Changing Manager Token

An administrator may wish to change the token that Agents use to check into the manager. The steps outlined below will change the token on each of the agents and on the manager.

warning

Changing the Manager token involves restarting Kasm services and will result in an interruption in service.

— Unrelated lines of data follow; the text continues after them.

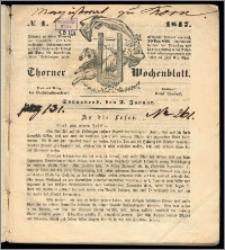 Thorner Wochenblatt 1847, No. 1 + Beilage
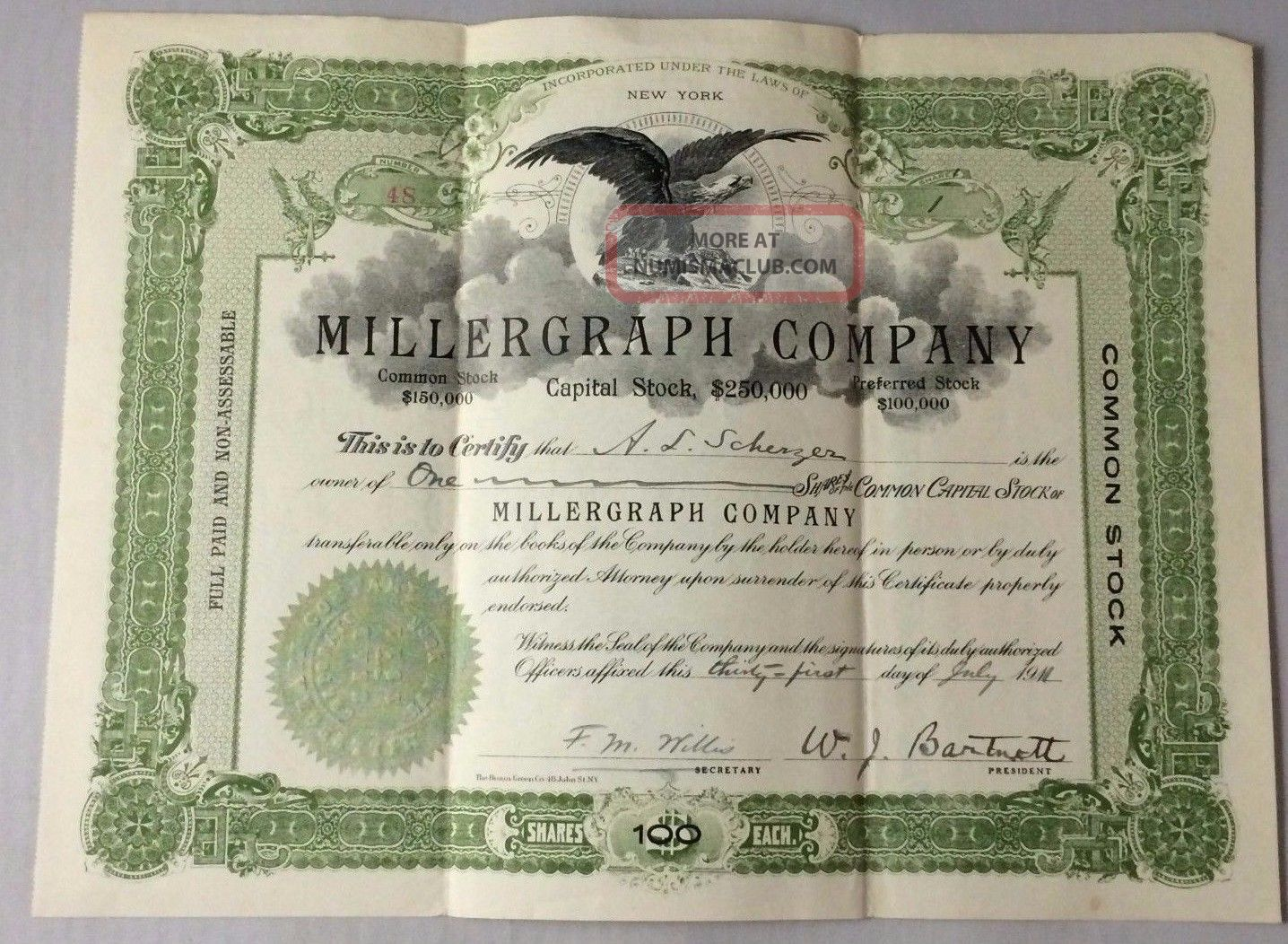 1911 Stock Certificate Millergraph Company A.  L.  Scherzer 100 Shares Stocks & Bonds, Scripophily photo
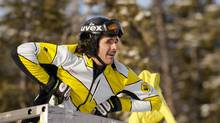Canadian Nik Zoricic died from head injuries after crashing in a World Cup ski-cross event at Grindelwald, Switzerland, March 10, 2011. (John Evely/Canada Ski Cross)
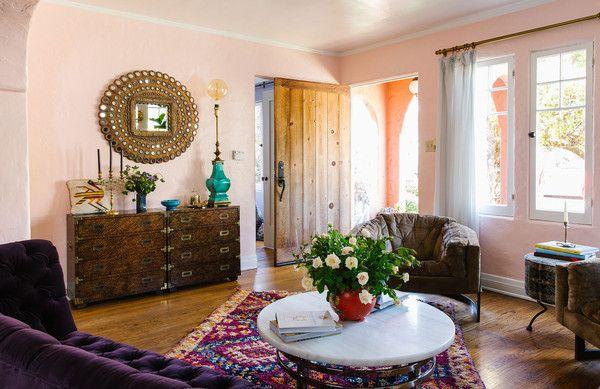 Family Living - Home Tour: Christina Karras's Free-Spirited California Home - Photos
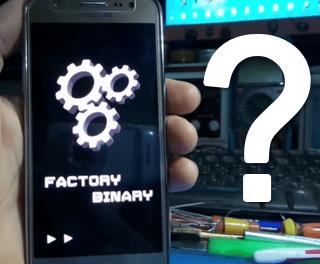 Como saber los valores de los Combination en Samsung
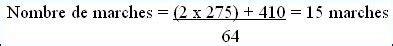 formule de l escalier comment calculer un escalier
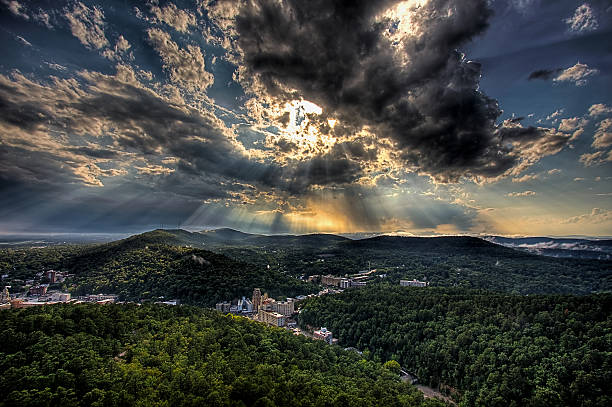 hot springs sun rays - hot spring stock photos and pictures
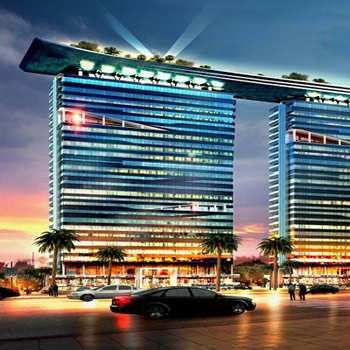 Office Space For Sale In Sector 90 Noida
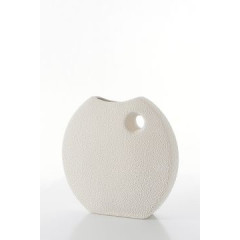 Wazon ceramiczny o płaskim kształcie 27 - 27 X 7 X 27 cm - ecru 1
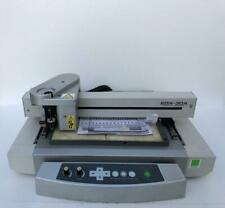 Roland Egx 30a Engraving Machine Desktop Engraver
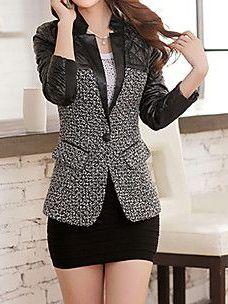 Women's Spring Elegant Pu Contrast Color Blazer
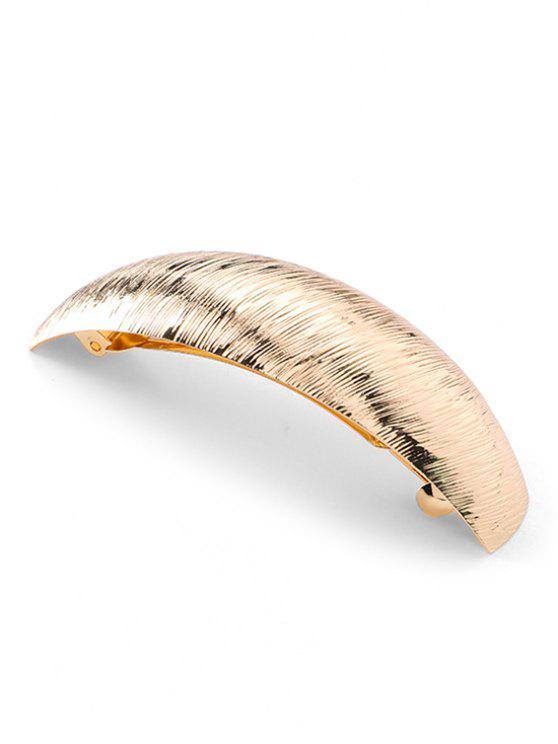 women Wide Arc Shape Alloy Hair Clip - GOLD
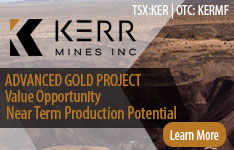 Learn More about Kerr Mines Inc.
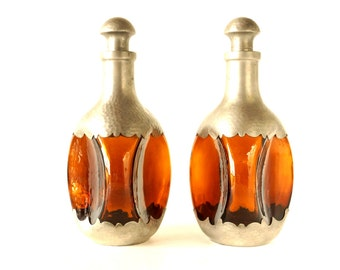 Vintage Amber and Pewter Pinched Decanters by Royal Holland Daalderop, Set of 2 (c.1930s) - Collectible Decanters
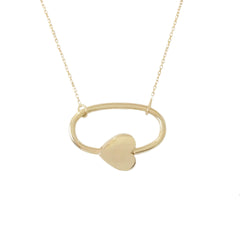 14K Gold Oval Shaped Heart Lock Charm Necklace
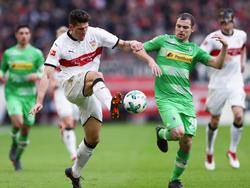 Tony Jantschke (r.) hatte mit der Borussia in Stuttgart das Nachsehen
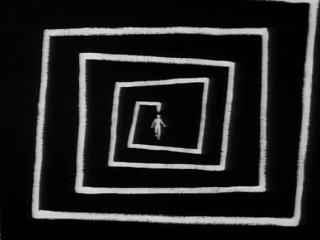 Невероятно худеющий человек/The Incredible Shrinking Man (1957) Трейлер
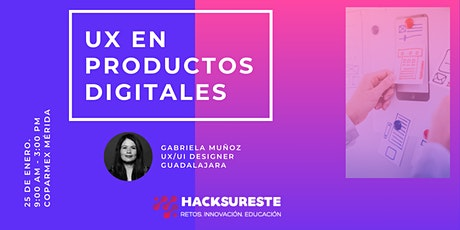 UX en Productos Digitales boletos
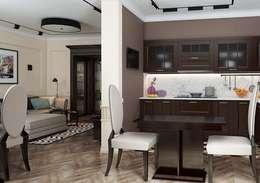 Кухня - Гостиная в стиле Ар деко с современными элементами: Гостиная в . Автор – Павел Белый и дизайнеры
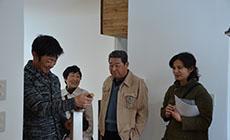 リノベス【RENOVES】 リノベーションストーリーSIPPORI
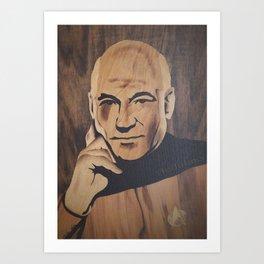 Jean-Luc Picard (Patrick Stewart)  Art Print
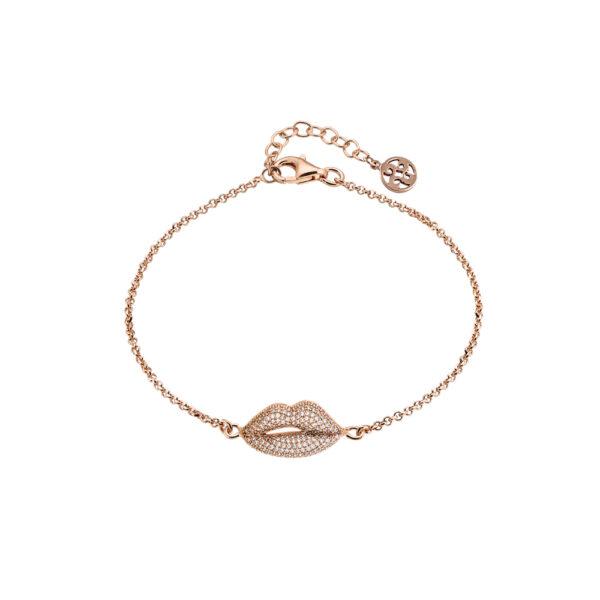 02X15-00146 Oxette Rocking Bracelet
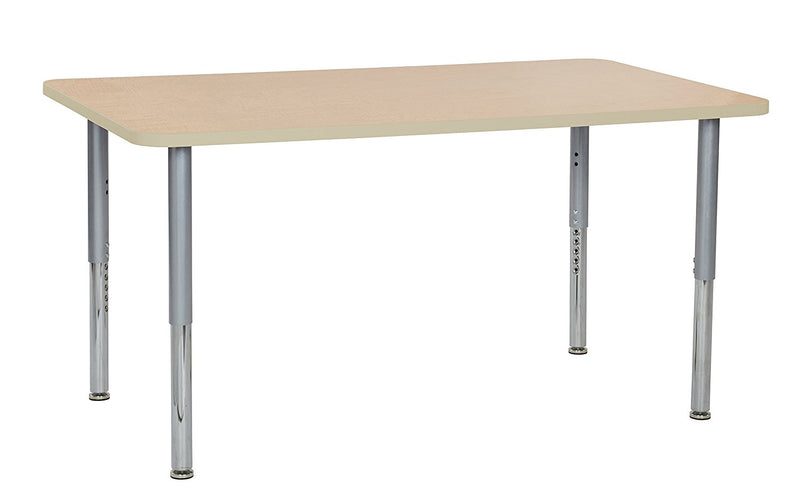 36in x 60in Rectangle Premium Thermo-Fused Adjustable Activity Table Maple/Maple/Silver - Super Leg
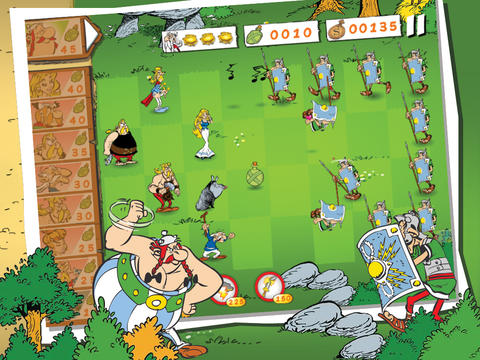 Screenshots of the Asterix: Total Retaliation game for iPhone, iPad or iPod.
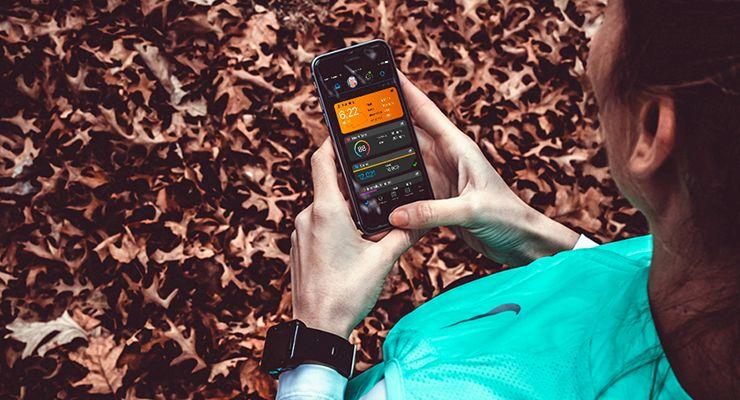 Garmin Connect Mobile já tem nova versão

First, enter the Kasm Admin UI -> Settings -> Global and change the value of "Token" in the manager settings to your new desired token.

Manager Token Settings

Manager Token Settings

Login to each server with the agent role and complete the following steps:

Stop the Agent Services

sudo systemctl stop kasm

Replace the value of 'token' in the agent config with the new manager token.

sudo vi /opt/kasm/current/conf/app/agent/agent.app.config.yaml

Start the Agent Services

sudo systemctl start kasm

After one minute the Agents should all be checked back into the Manager as shown in the "Infrastructure" -> "Agents" page in the Kasm Admin UI.